Further details on the practical operation of part-time furlough in tandem with the coronavirus job retention scheme (CJRS) were released late on Friday. We know that from 1st July any employee on furlough can return to work part-time, whilst claims can be made under CJRS for the time they are not working.
Good record keeping
Before we get onto the main event, let’s first again underline the vital importance keeping good quality records of any claims – for at least six years. HMRC are aware that the process is very open to fraudulent claims/ We’re confident that they will follow up on their promise of a ‘second wave’ of checks in the future to validate any claims which they may find suspicious, or indeed many that may throw up an anomaly based on data validation.

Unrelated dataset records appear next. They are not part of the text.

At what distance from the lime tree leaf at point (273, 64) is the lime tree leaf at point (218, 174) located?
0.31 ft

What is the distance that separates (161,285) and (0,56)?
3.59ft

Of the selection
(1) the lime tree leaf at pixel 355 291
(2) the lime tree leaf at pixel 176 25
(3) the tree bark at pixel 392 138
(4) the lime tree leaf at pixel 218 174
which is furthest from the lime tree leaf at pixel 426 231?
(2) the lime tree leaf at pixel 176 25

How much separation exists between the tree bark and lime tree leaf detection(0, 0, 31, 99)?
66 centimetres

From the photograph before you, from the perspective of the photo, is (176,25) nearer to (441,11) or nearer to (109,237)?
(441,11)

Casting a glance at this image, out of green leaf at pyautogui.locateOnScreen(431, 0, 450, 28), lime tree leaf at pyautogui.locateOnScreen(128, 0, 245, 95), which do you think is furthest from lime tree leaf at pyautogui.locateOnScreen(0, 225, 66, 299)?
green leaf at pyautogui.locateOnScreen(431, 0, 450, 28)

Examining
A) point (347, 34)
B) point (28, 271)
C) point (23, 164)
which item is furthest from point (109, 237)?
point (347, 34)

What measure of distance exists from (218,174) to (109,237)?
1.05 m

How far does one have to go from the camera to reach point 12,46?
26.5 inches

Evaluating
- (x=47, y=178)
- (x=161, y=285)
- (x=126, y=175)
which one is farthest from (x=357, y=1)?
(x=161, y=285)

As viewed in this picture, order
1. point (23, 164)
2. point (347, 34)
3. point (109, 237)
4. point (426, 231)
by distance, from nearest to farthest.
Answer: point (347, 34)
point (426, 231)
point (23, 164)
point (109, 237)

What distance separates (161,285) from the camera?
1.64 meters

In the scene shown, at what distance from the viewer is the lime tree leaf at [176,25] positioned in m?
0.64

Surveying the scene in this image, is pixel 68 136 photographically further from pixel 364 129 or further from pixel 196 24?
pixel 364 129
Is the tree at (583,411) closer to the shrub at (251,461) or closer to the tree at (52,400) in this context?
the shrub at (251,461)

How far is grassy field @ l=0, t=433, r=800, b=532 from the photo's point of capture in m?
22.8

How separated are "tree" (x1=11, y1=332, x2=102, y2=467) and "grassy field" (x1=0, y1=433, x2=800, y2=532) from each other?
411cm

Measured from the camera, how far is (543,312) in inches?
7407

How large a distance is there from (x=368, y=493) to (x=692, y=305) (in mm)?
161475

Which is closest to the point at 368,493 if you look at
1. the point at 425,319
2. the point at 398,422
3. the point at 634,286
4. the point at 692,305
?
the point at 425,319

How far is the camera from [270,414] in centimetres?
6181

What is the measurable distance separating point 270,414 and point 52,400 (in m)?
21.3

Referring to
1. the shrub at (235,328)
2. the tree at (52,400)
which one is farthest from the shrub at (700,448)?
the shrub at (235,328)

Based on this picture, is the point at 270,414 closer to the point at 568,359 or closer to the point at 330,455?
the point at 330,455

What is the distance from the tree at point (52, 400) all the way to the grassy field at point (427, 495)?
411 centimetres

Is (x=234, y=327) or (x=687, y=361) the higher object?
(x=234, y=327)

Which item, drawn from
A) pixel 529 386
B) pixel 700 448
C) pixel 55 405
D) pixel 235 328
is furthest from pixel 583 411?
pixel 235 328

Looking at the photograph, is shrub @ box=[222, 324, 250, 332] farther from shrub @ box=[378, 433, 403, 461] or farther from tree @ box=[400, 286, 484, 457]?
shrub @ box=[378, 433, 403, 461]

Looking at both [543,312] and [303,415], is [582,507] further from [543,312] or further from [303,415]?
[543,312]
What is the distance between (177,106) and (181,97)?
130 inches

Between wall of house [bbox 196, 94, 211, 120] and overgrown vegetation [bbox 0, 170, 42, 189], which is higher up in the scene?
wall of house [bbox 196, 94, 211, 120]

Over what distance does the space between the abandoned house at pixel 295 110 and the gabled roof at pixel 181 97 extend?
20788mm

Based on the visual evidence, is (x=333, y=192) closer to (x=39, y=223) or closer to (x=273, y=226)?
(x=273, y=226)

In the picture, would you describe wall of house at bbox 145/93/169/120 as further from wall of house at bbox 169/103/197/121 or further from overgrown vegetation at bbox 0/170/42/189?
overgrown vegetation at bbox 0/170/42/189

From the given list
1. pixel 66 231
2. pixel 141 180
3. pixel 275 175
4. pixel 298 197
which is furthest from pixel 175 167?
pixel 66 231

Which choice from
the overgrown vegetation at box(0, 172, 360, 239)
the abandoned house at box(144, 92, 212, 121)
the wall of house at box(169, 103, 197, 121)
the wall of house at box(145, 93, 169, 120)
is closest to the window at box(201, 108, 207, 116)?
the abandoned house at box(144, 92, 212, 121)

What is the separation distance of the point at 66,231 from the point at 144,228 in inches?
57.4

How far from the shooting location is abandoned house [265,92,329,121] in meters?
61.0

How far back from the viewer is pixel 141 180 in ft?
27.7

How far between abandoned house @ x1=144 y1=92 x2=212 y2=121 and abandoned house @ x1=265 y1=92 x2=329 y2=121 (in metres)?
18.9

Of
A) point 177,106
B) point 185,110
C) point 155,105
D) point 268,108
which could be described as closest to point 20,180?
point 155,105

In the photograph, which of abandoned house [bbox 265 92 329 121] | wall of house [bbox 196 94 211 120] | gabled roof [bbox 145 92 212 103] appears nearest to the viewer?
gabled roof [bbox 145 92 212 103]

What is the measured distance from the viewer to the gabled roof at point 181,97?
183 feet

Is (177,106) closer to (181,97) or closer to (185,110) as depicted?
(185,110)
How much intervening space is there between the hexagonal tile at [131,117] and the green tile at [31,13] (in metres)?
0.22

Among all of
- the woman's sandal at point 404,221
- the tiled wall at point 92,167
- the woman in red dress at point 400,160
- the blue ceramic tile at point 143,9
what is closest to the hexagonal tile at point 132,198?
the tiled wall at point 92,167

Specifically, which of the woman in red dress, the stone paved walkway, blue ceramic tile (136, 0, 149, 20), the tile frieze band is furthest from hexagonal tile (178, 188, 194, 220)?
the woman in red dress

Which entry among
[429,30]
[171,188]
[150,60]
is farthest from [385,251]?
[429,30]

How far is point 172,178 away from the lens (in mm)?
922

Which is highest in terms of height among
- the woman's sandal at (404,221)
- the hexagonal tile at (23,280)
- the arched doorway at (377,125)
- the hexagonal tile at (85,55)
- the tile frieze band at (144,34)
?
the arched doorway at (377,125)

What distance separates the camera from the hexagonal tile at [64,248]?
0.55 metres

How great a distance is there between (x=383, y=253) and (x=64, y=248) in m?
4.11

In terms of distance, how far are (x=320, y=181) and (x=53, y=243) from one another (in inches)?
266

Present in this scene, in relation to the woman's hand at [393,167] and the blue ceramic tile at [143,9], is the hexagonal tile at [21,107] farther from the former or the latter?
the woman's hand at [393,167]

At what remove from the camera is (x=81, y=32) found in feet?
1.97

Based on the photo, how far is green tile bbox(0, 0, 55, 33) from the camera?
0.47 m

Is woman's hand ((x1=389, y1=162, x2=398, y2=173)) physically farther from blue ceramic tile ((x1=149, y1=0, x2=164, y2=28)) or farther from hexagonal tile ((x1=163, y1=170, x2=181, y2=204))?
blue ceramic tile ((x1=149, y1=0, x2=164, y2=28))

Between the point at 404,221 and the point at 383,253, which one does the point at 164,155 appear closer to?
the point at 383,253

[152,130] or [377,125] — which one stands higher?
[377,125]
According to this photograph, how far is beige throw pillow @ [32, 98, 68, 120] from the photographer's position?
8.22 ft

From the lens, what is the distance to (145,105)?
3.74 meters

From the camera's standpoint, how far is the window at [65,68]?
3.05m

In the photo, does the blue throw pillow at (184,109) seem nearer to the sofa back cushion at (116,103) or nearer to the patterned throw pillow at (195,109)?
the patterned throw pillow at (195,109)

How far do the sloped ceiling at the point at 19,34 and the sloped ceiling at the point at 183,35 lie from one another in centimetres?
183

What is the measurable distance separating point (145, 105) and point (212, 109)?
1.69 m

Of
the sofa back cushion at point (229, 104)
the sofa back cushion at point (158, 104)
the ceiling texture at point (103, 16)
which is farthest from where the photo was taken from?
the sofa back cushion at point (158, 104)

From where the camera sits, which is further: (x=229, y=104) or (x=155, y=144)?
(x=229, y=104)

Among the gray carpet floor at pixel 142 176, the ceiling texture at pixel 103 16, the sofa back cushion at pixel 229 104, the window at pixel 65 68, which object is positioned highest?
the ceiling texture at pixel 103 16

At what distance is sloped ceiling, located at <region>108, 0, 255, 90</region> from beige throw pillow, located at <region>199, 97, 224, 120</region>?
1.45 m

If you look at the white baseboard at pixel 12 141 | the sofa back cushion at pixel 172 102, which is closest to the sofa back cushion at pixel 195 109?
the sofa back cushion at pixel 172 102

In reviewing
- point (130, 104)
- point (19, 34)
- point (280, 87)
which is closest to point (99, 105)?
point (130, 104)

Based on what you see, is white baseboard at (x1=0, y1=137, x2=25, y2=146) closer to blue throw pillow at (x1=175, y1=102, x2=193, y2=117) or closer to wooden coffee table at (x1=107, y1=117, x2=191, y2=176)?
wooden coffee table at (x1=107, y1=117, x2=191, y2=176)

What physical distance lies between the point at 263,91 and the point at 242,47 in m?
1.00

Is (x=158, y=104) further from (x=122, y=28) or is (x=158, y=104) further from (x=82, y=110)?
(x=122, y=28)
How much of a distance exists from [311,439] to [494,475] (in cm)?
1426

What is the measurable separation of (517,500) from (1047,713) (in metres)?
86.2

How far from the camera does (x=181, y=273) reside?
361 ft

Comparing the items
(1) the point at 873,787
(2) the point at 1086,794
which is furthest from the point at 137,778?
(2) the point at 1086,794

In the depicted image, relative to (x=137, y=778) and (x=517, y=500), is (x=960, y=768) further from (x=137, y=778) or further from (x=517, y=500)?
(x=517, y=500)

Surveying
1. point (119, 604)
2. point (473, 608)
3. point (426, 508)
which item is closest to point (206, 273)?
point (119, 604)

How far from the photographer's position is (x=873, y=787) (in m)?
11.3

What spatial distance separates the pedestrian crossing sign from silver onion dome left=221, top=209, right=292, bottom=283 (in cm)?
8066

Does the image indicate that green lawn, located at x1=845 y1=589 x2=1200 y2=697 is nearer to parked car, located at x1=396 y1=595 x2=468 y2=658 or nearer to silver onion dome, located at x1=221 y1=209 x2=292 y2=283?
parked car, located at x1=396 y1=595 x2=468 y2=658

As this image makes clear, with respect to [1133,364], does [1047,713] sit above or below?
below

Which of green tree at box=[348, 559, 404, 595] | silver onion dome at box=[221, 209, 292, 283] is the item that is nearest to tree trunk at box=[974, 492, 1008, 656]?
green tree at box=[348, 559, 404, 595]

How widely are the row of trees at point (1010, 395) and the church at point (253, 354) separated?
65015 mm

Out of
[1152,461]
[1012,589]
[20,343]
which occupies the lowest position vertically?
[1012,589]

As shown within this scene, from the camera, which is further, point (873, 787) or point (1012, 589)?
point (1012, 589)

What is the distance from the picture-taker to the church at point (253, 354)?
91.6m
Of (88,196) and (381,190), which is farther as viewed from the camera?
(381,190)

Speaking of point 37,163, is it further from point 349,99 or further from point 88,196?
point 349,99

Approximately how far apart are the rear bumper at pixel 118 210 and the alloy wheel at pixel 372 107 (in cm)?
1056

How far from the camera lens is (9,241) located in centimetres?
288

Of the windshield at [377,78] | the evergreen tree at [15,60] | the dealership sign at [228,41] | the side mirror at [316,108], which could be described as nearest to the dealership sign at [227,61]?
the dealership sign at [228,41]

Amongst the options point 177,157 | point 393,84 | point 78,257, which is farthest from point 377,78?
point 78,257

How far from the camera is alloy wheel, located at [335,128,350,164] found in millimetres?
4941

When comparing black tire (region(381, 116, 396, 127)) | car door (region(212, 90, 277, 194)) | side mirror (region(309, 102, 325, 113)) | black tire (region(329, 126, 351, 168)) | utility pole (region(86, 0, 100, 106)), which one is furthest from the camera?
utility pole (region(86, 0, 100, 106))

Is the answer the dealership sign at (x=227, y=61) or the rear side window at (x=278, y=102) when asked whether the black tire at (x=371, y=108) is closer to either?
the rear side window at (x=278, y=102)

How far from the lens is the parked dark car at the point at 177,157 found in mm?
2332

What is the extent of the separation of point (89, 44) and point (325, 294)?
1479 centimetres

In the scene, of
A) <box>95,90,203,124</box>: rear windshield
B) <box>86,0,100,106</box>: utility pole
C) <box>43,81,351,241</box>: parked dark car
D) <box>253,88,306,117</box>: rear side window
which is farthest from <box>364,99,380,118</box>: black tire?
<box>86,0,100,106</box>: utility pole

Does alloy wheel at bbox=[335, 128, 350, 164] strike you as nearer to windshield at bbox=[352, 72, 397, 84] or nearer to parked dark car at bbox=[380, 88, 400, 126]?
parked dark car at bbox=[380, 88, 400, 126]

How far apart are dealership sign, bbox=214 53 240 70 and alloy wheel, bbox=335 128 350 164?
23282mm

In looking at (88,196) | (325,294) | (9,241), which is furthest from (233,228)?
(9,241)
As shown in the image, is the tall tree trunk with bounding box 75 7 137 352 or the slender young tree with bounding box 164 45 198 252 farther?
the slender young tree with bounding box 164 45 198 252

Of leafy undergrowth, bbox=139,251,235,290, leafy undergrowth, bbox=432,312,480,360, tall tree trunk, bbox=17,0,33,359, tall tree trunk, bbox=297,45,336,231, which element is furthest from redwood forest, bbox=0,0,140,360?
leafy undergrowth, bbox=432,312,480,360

Any Blu Sky client for whom we’re processing claims will have completed a claim template so we have consistent, quality information, but in the event of an enquiry this may also need backing up by relevant letters to the employees and other work records.
Part-time furlough payments
We know that from 1st July any employee on furlough can return to work part-time, whilst claims can be made under CJRS for the time they are not working. As a very brief introductory example, that means if someone comes back to work 2 days out of 5, the employer must pay the full wages for those 2 days, then claim and pay over 80% of the wages for the remaining 3 days.
So far so simple, but the devil is in the detail. So what changes in the detail:
- You’ll only be able to claim for employees that have already been furloughed for at least 3 weeks by 30th June, so anyone not yet already on furlough is out of the scheme. The only exception is for an employee returning from statutory parental leave.
- For any furlough period starting from now to the end of June, the minimum period which would be subject to a CJRS claim would still be three weeks. For example of anyone has been on furlough, come back to work for a week, and restarts furlough on Monday 15th June, that furlough period must last until at least 4th July for any CJRS claim to be valid.
- You cannot, in any one claim, claim for more employees than in any claim made beforehand. For example, you furloughed 4 staff in March/April, 5 in May, and 4 in June. From July onwards the most you can claim for is 5.
- You can bring the employees back for any amount of time, with any work pattern, and claim CJRS for the hours they would have worked under a normal work pattern.
- The periodic maximum (£2,500 for a month) reduces in line with the reduced hours/days within a claim.
- You cannot make a claim that crosses calendar months.
- The minimum claim period has reduced from 21 days to 7, unless claiming for the first or last few days of the month.
Key reminders
- Claim periods should continue to match (wherever possible) to your payroll periods. Claim periods cannot overlap.
- The basis of the claim (items included in the claim) remain the same until 1st August , at which point the employer starts covering pension contributions and employers national insurance.
- Employment rights continue and holiday pay continues to accrue.
- Employees can take holiday or attend training during furlough, but wages must be topped up to 100% during those days.
Amendment process
Since our last blog on the topic, we can confirm that there is now an amendment process for prior over-claims through the portal. Under-claims must continue to be processed by telephone and will be subject to a separate confirmation reference. We’d strongly recommend, particularly when we get into July, that cash-flow issues permitting you don’t make a claim until you are certain of your employees working patterns and hours.
If you are altering the terms of your employees furlough, it’s wise to follow that up in writing. We strongly advise you take employment law advice if this is the case.